= Ralph Cairns =

British police officer (1907–1939)

Ralph Cairns (23 October 1907 – 26 August 1939) was a British police officer who was commander of the Jewish Section of the Palestine Police's Criminal Investigation Department (CID) until his assassination by Irgun alongside Ronald Barker.

==Biography==
Cairns was born in Greenock, Scotland. Enrolling in the Palestine Police in 1931, unusually for the time without any previous police service, he was quickly identified as a high-flyer, passing his advanced Arabic exam from a standing start in two years. Cairns was also the first British Policeman to speak fluent Hebrew.

In April 1938, while serving as a sergeant in Haifa, he investigated the deaths of two Arab women and two British Police officers who were killed in a bomb blast on a train.
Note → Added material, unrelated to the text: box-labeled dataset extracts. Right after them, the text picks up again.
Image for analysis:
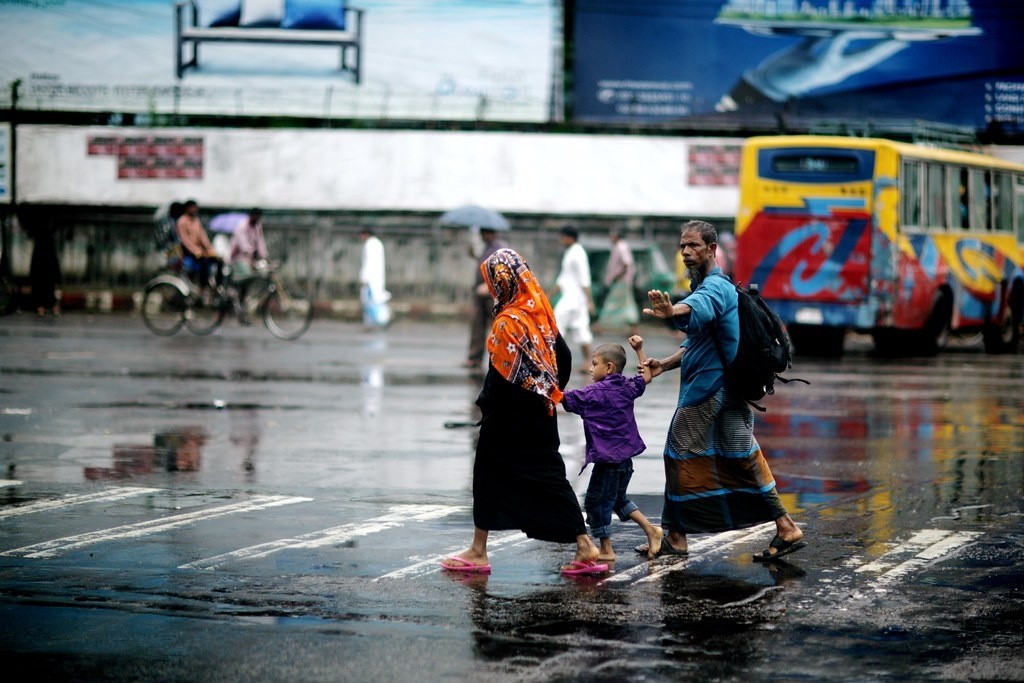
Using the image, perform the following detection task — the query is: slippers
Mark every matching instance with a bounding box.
[751,536,809,562]
[634,536,691,556]
[560,562,610,574]
[440,556,493,574]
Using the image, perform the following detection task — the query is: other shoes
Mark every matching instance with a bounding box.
[460,360,481,370]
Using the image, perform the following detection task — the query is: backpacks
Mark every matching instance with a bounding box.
[704,273,793,405]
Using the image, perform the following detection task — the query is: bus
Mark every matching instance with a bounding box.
[734,136,1024,358]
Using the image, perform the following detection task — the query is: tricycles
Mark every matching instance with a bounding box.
[140,260,312,341]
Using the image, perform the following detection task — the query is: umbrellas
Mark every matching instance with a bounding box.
[437,205,508,229]
[209,212,250,234]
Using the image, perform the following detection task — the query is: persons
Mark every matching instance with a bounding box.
[463,228,508,367]
[546,225,598,374]
[440,248,609,576]
[560,334,663,560]
[356,229,387,332]
[590,228,639,337]
[635,220,810,561]
[175,200,272,323]
[673,230,736,295]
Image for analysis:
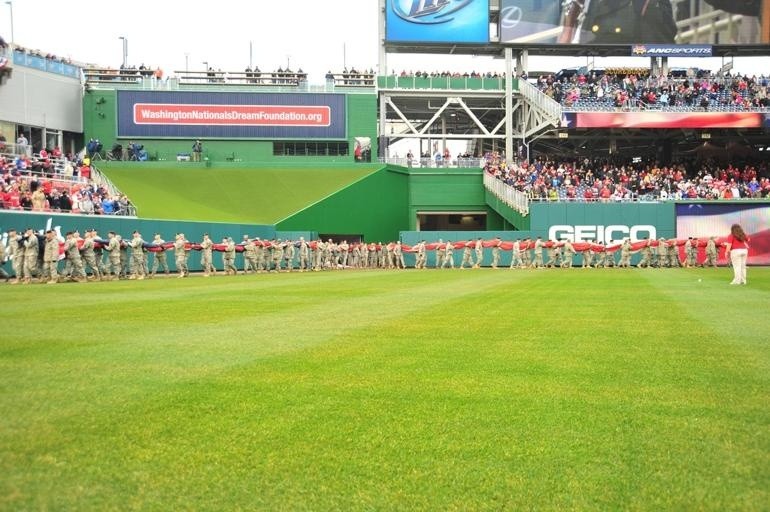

Using his many Jewish friends and contacts he traced the planning of the attack to Avraham Stern. Stern later would break away from the Irgun. This was the first time the name of Stern had come to the attention of the Palestine Police.

Following this event Cairns was promoted to the rank of Inspector and transferred to Jerusalem where he became Head of Jewish Section in the CID. His opposite number was Inspector Ronald Barker who held the parallel post in Arab Affairs. During his service in the Palestine Police, Irgun accused Cairns of the torture of a number of its members, including Benjamin Zerony and Mordechai Pacho.

The alleged torture of Zerony between 5–8 August 1939 resulted in a Palestine-wide leaflet being distributed by the Irgun announcing he was to be assassinated. Zerony was close to Avraham Stern, but had become concerned when Stern ordered the death of his own Irgun operative for refusing to explode a device to kill British police officer Geoffrey Morton because there were Jewish children playing in the street. Files released by MI5 in 2017 confirm that, at that time, Zerony was complicit with British Police in providing information about Stern. Later Zerony fled to the USA and returned after an armistice was agreed. MI5 files report that the real reason for Cairns' assassination was his and his sergeant’s (Tom Wilkin) success in closing the net on Avraham Stern.

Previous attempts to assassinate Cairns had been made by shooting from the pillion of a motorcycle when he was walking with his German fiancée Marianna Laur in a market. Cairns, using his service revolver, pushed his fiancée aside and shot the pillion rider dead, with the driver escaping on foot through the town.

==Assassination==
On 26 August 1939, Cairns and Barker were assassinated by a remotely-detonated Irgun landmine containing 15 kg of blasting gelatin and 5 kg of metal pieces in Rehavia, Jerusalem, on the orders of then Irgun leader Hanoch Kalai. The Irgun member who detonated the mine was future Israeli politician Haim Corfu. Cairns is buried in the Jerusalem Protestant Cemetery. At the time, the deaths caused outrage in both the Jewish community, where both men had a wide circle of friends, and among the ex-pat population. Articles in the Jerusalem Post and the Jewish Chronicle condemned the attacks as an outrage.

Like his nemesis Avraham Stern, Cairns' fiancée was pregnant when he died. Marianna Laur later married an American serviceman and went to live in the United States. However, Laur arranged with the British government for Cairns' daughter (Ralpha) to carry his surname. Laur held a memorial service at her church every year for him until her death in 2001.